27 de julho: o Dia da Vitória na Coreia do Norte. Mas que vitória?

O dia de hoje é um dos feriados mais marcantes do calendário da República Popular Democrática da Coreia, representando a assinatura do armistício da Guerra da Coreia, ocorrido há 67 anos em 27 de julho de 1953.

Para o mundo, a data representa somente a assinatura de um armistício de uma guerra inconclusiva e sem vencedores. Para os norte-coreanos, porém, o 27 de julho é pomposamente marcado como Dia da Vitória na Guerra de Libertação da Pátria.

Esse conflito tem significados diametralmente opostos na Coreia e nos EUA e nos leva a perguntar: se é uma vitória, que vitória? Se foi uma derrota, derrota de quem?

Cenário

A Guerra da Coreia pode ser compreendida em certa medida como um prolongamento do ano de 1945, quando os Estados Unidos desembarcaram tropas na parte Sul da Península Coreana, até então jamais ocupada dessa maneira parcial em sua história.
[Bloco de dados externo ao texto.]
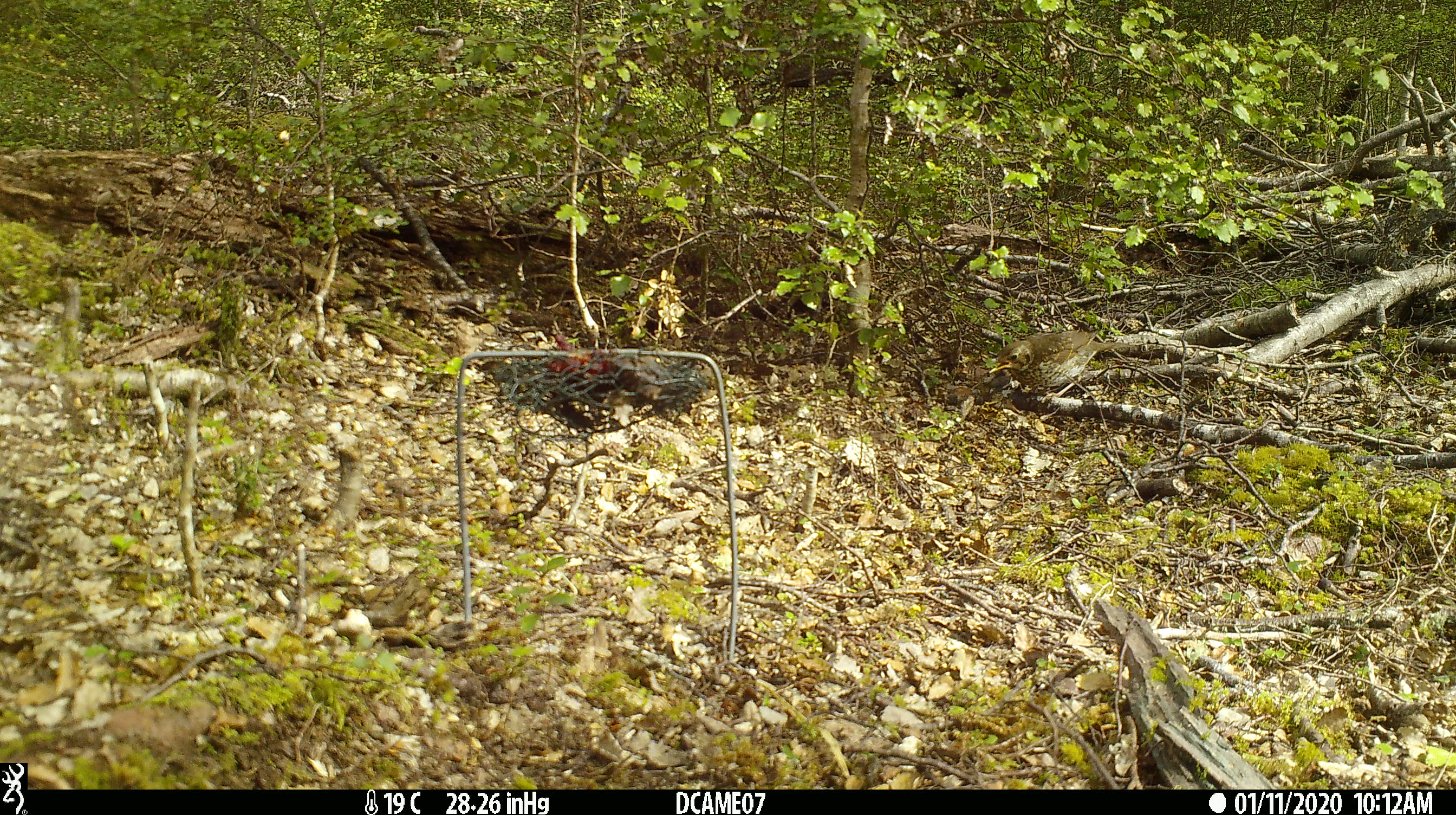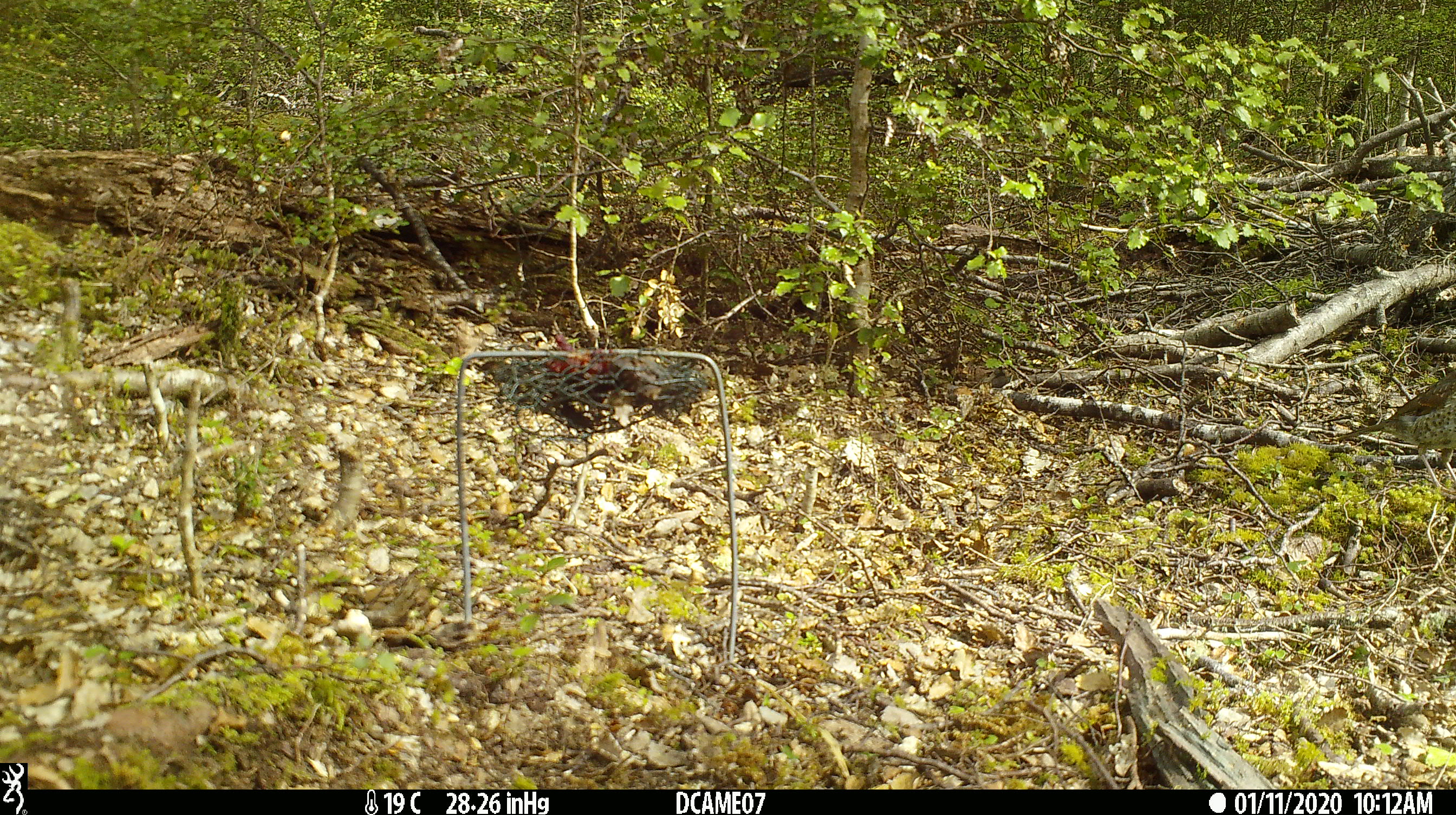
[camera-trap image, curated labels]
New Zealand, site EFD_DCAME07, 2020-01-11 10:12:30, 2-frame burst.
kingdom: Animalia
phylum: Chordata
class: Aves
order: Passeriformes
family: Turdidae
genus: Turdus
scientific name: Turdus philomelos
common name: song thrush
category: thrush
A famosa divisão ao Paralelo 38 levou à formação de um governo fantoche no Sul, controlado diretamente pela administração militar estadunidense e chamado de República da Coreia; já ao Norte, formou-se um governo popular revolucionário chamado República Popular Democrática da Coreia, organizado pelos guerrilheiros que haviam, desde os anos 1930, empreendido luta armada contra os japoneses e que não toleravam a divisão nacional ocorrida a partir da entrada dos ianques no país.

Dois anos correram desde a formação dos dois diferentes Estados e a eclosão da Guerra da Coreia.
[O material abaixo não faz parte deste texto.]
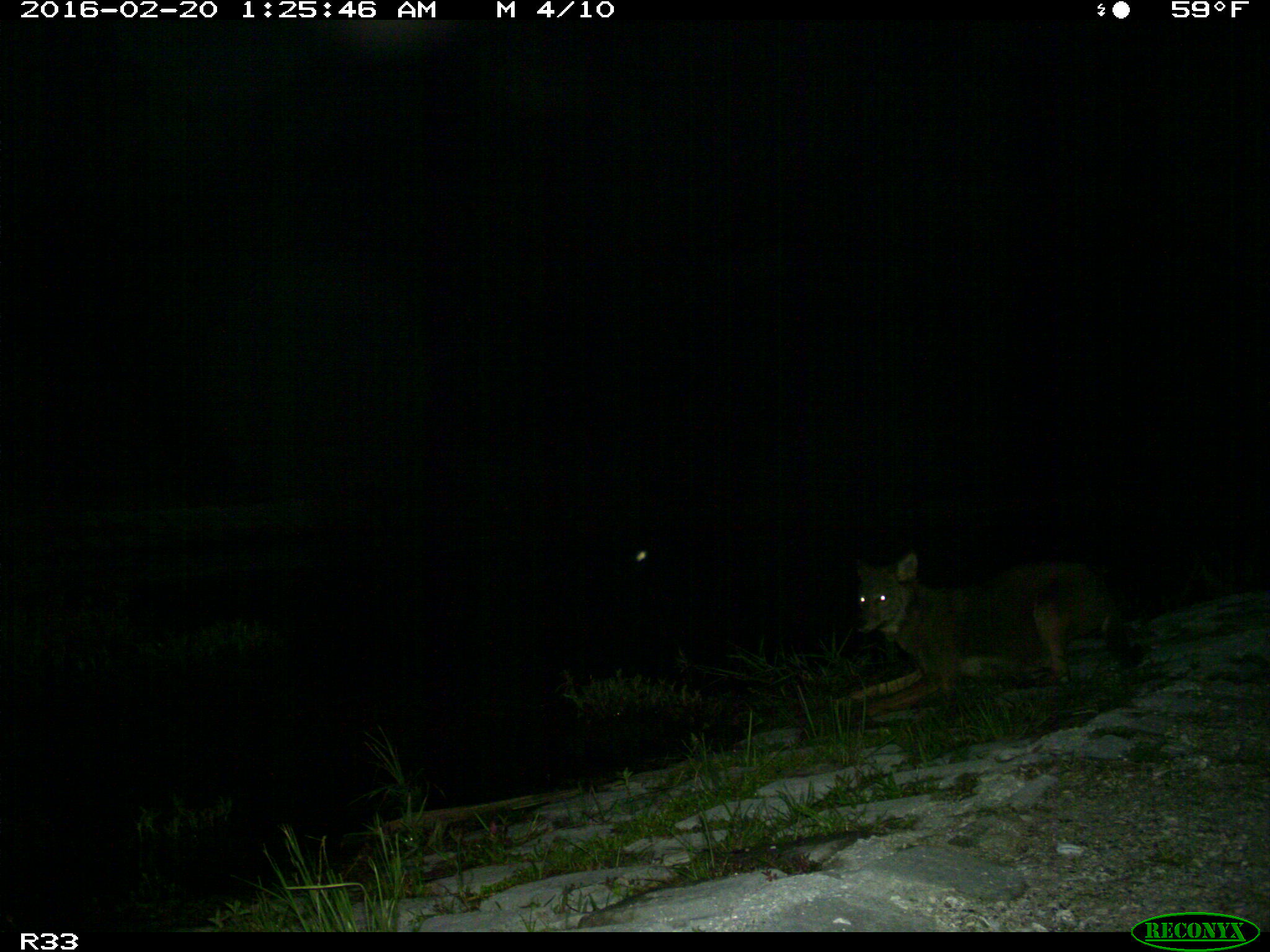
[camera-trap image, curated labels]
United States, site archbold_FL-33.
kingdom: Animalia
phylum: Chordata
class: Mammalia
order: Carnivora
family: Canidae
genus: Canis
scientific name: Canis latrans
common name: coyote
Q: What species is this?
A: Canis latrans (coyote).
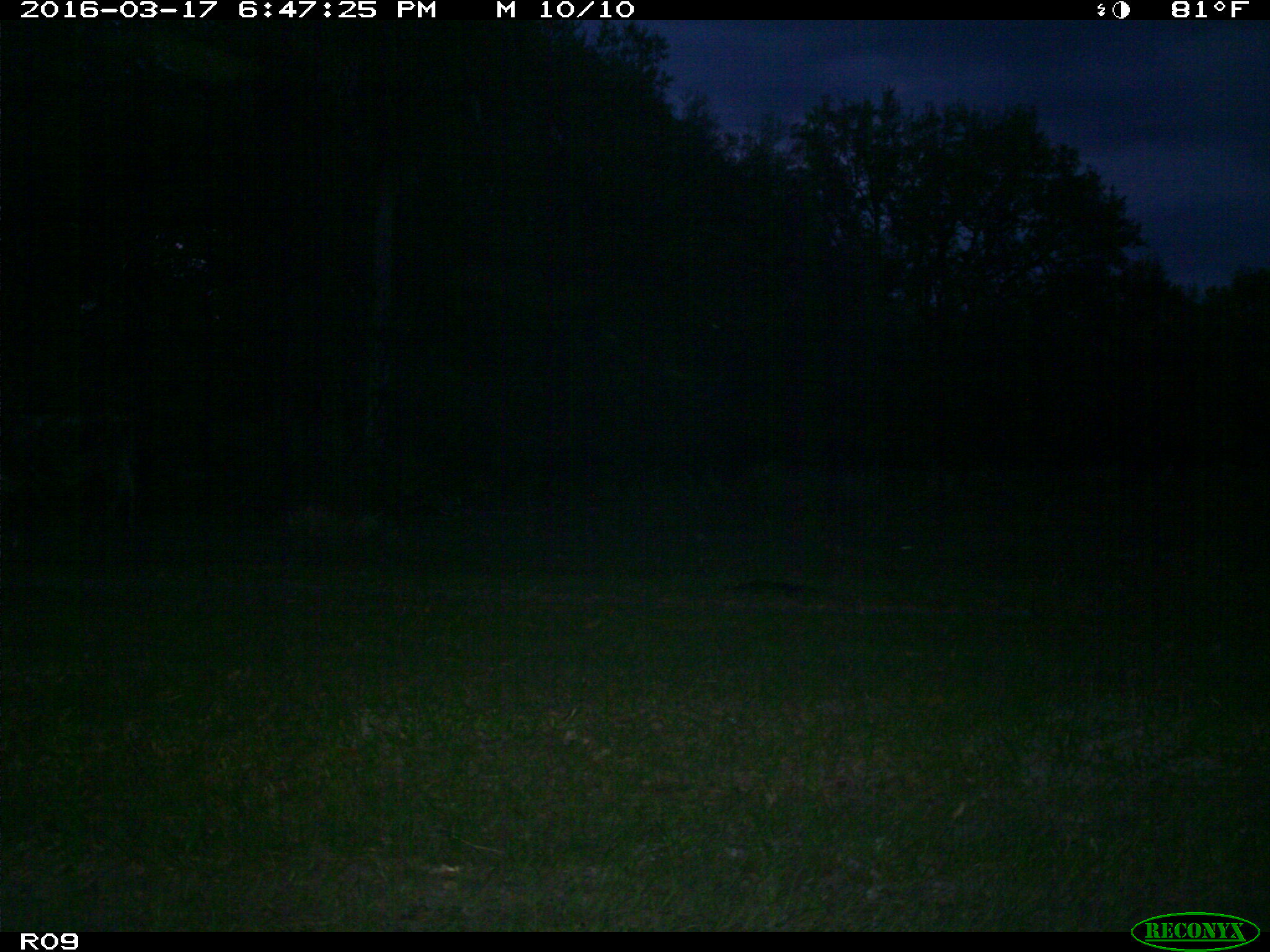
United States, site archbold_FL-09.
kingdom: Animalia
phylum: Chordata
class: Mammalia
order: Artiodactyla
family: Bovidae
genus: Bos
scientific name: Bos taurus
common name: domestic cow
O próprio nome do conflito gera uma diferença na interpretação de sua natureza: ao passo que nos EUA e mundo ocidental ele é chamado de Guerra da Coreia, na Coreia do Norte é nomeado de Guerra de Libertação da Pátria.

Guerra de Libertação da Pátria

Para os norte-coreanos, que haviam fundado um Estado revolucionário socialista baseado nos árduos anos de guerrilha anti-colonial contra o Japão (1932-1945), a chegada dos Estados Unidos e sua presença permanente no Sul da Coreia nada mais era do que o prolongamento de uma tutela estrangeira sobre o país.

A interpretação norte-coreana é que no Sul se experienciou uma substituição de imperialismos – saiu o Japão, chegaram os ianques, ao passo que no Norte o que ocorreu foi uma libertação completa, uma vez que os japoneses foram expulsos com sucesso do território e as tropas soviéticas que haviam auxiliado no processo haviam se retirado por completo.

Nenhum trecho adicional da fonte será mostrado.